DATA EXCERPTS:

+---+

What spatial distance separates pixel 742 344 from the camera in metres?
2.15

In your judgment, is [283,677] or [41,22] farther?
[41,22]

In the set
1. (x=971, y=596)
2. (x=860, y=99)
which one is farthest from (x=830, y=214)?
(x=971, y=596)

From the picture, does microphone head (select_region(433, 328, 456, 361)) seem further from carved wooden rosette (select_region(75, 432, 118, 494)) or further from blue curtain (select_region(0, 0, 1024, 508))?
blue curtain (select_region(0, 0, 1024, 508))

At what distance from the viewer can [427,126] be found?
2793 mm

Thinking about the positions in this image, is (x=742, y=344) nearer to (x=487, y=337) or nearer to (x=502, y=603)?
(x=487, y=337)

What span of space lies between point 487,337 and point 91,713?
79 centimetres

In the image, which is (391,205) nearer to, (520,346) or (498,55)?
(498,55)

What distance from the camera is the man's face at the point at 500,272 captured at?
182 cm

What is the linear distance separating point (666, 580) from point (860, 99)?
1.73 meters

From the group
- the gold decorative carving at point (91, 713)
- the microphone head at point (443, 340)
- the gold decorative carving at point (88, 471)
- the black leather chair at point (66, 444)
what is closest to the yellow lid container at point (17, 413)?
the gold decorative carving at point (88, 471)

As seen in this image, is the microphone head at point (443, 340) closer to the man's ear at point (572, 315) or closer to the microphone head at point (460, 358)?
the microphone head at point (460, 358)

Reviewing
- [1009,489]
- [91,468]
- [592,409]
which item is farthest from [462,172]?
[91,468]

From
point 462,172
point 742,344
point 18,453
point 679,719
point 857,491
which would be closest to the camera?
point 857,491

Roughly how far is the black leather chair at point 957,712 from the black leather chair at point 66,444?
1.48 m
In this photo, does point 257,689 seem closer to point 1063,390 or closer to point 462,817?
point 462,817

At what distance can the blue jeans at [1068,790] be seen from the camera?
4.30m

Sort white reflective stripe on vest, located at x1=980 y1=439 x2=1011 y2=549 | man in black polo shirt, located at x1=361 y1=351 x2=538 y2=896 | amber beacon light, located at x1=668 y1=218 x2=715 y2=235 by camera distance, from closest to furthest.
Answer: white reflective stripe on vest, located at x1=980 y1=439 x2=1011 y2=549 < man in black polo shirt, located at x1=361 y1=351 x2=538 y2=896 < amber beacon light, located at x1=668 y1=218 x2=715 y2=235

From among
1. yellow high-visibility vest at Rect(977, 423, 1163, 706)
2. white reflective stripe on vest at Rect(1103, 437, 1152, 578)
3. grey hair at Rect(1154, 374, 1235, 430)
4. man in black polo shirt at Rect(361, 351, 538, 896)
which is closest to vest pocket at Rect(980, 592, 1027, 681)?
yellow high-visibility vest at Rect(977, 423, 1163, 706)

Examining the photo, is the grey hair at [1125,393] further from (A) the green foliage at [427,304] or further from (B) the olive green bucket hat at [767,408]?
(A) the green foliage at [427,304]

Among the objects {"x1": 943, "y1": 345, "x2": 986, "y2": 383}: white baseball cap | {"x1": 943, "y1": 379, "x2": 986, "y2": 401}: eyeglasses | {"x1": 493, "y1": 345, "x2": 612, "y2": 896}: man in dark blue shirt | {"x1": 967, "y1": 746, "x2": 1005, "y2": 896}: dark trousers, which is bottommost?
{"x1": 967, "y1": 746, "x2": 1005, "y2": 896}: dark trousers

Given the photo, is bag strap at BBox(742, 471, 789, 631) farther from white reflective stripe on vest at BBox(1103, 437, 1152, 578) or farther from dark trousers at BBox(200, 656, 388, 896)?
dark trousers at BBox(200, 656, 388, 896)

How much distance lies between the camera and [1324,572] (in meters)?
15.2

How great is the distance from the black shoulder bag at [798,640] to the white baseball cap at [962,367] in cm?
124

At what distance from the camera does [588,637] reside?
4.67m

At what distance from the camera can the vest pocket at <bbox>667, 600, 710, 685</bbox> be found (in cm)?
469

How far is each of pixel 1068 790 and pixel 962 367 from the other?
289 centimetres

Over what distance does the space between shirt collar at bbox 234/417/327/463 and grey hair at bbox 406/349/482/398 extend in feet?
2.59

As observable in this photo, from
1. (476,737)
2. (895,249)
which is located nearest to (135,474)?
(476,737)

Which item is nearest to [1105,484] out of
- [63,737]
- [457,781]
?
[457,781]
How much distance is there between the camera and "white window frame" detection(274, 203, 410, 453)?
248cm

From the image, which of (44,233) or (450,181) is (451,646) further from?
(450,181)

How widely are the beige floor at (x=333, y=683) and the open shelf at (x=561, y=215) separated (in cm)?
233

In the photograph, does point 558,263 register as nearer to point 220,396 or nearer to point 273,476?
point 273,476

+---+

WHAT IS REQUIRED: Copy out all of the items above, changing "linear distance" to "straight-line distance" wherever it appears and keeping everything else unchanged.

FULL OUTPUT:
What spatial distance separates pixel 742 344 from the camera in metres?
2.15

In your judgment, is [283,677] or [41,22] farther?
[41,22]

In the set
1. (x=971, y=596)
2. (x=860, y=99)
which one is farthest from (x=830, y=214)?
(x=971, y=596)

From the picture, does microphone head (select_region(433, 328, 456, 361)) seem further from carved wooden rosette (select_region(75, 432, 118, 494)) or further from blue curtain (select_region(0, 0, 1024, 508))?
blue curtain (select_region(0, 0, 1024, 508))

At what distance from the viewer can [427,126] be found?
2793 mm

Thinking about the positions in this image, is (x=742, y=344) nearer to (x=487, y=337) or nearer to (x=502, y=603)?
(x=487, y=337)

What span of space lies between point 487,337 and point 91,713?
79 centimetres

In the image, which is (391,205) nearer to, (520,346) or (498,55)?
(498,55)

What distance from the camera is the man's face at the point at 500,272 captured at?
182 cm

What is the straight-line distance separating point (666, 580) from point (860, 99)?
1.73 meters

From the group
- the gold decorative carving at point (91, 713)
- the microphone head at point (443, 340)
- the gold decorative carving at point (88, 471)
- the black leather chair at point (66, 444)
what is closest to the yellow lid container at point (17, 413)?
the gold decorative carving at point (88, 471)

As seen in this image, is the microphone head at point (443, 340) closer to the man's ear at point (572, 315) or closer to the microphone head at point (460, 358)?
the microphone head at point (460, 358)

Reviewing
- [1009,489]
- [91,468]
- [592,409]
which item is farthest from [462,172]?
[91,468]

From
point 462,172
point 742,344
point 18,453
point 679,719
point 857,491
which would be closest to the camera?
point 857,491

Roughly how far is the black leather chair at point 957,712 from the black leather chair at point 66,444?
1.48 m
In this photo, does point 257,689 seem closer to point 1063,390 or closer to point 462,817?
point 462,817

At what distance can the blue jeans at [1068,790] be seen from the camera?
4.30m

Sort white reflective stripe on vest, located at x1=980 y1=439 x2=1011 y2=549 | man in black polo shirt, located at x1=361 y1=351 x2=538 y2=896 | amber beacon light, located at x1=668 y1=218 x2=715 y2=235 by camera distance, from closest to furthest.
Answer: white reflective stripe on vest, located at x1=980 y1=439 x2=1011 y2=549 < man in black polo shirt, located at x1=361 y1=351 x2=538 y2=896 < amber beacon light, located at x1=668 y1=218 x2=715 y2=235

From among
1. yellow high-visibility vest at Rect(977, 423, 1163, 706)
2. white reflective stripe on vest at Rect(1103, 437, 1152, 578)
3. grey hair at Rect(1154, 374, 1235, 430)
4. man in black polo shirt at Rect(361, 351, 538, 896)
which is closest to vest pocket at Rect(980, 592, 1027, 681)?
yellow high-visibility vest at Rect(977, 423, 1163, 706)

Examining the photo, is the grey hair at [1125,393] further from (A) the green foliage at [427,304] or further from (B) the olive green bucket hat at [767,408]?
(A) the green foliage at [427,304]

Among the objects {"x1": 943, "y1": 345, "x2": 986, "y2": 383}: white baseball cap | {"x1": 943, "y1": 379, "x2": 986, "y2": 401}: eyeglasses | {"x1": 493, "y1": 345, "x2": 612, "y2": 896}: man in dark blue shirt | {"x1": 967, "y1": 746, "x2": 1005, "y2": 896}: dark trousers, which is bottommost?
{"x1": 967, "y1": 746, "x2": 1005, "y2": 896}: dark trousers

Given the photo, is bag strap at BBox(742, 471, 789, 631) farther from white reflective stripe on vest at BBox(1103, 437, 1152, 578) or farther from dark trousers at BBox(200, 656, 388, 896)?
dark trousers at BBox(200, 656, 388, 896)

How much distance lies between the camera and [1324,572] (in meters)?
15.2

How great is the distance from the black shoulder bag at [798,640] to the white baseball cap at [962,367] in cm?
124

At what distance from the camera does [588,637] reside?
4.67m

At what distance from the camera can the vest pocket at <bbox>667, 600, 710, 685</bbox> be found (in cm)?
469

How far is each of pixel 1068 790 and pixel 962 367 from the other?
289 centimetres

Over what distance does the space between shirt collar at bbox 234/417/327/463 and grey hair at bbox 406/349/482/398 extend in feet?
2.59

As observable in this photo, from
1. (476,737)
2. (895,249)
which is located nearest to (135,474)?
(476,737)

Which item is nearest to [1105,484] out of
- [63,737]
- [457,781]
?
[457,781]
How much distance is there between the camera and "white window frame" detection(274, 203, 410, 453)?
248cm

From the image, which of (44,233) or (450,181) is (451,646) further from?
(450,181)

How widely are the beige floor at (x=333, y=683) and the open shelf at (x=561, y=215) separated (in cm)?
233

In the photograph, does point 558,263 register as nearer to point 220,396 or nearer to point 273,476?
point 273,476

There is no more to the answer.